- [Excerpt to read]:
* START *

Couchzone Movie Club 1978: Endure The Swarm Until the Watership is Down
June 5th, 2018 by Dazza
1978. A year where we believed a man could fly, that it still wasn’t safe to go back into the water and begged John Travolta and Oliva Newton John to tell us more (like why were they still hanging around in high school at that age).
But I’m not talking about those movies. Instead I’ve found three other films I’ve loved for various reasons and another that is complete drivel.
When it comes to being a dog person or a cat person, I’m really neither. If anything I’ve always been a rabbit person. Probably because I’m sympathetic for their underdogs of life status, but also because rabbits are generally peaceful, harmless creatures and cause little trouble. They also live my dream lifestyle, eating, shagging and hopping around being cute, they’re the hippies of the animal world. Sadly just like hippies this seems to piss other animals off and as a result the drawback of being a rabbit is every other animal claws or human with a gun wants to kill and eat you.

* END *

- [Provided material]:
* START *

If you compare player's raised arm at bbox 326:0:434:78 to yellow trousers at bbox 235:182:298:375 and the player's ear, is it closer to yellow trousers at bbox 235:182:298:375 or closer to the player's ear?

* END *

- [What the task requires]:
Copy the 1978 movie club post word for word, between "Couchzone Movie Club" and "at that age).", inclusive.

- [Correct response]:
Couchzone Movie Club 1978: Endure The Swarm Until the Watership is Down
June 5th, 2018 by Dazza
1978. A year where we believed a man could fly, that it still wasn’t safe to go back into the water and begged John Travolta and Oliva Newton John to tell us more (like why were they still hanging around in high school at that age).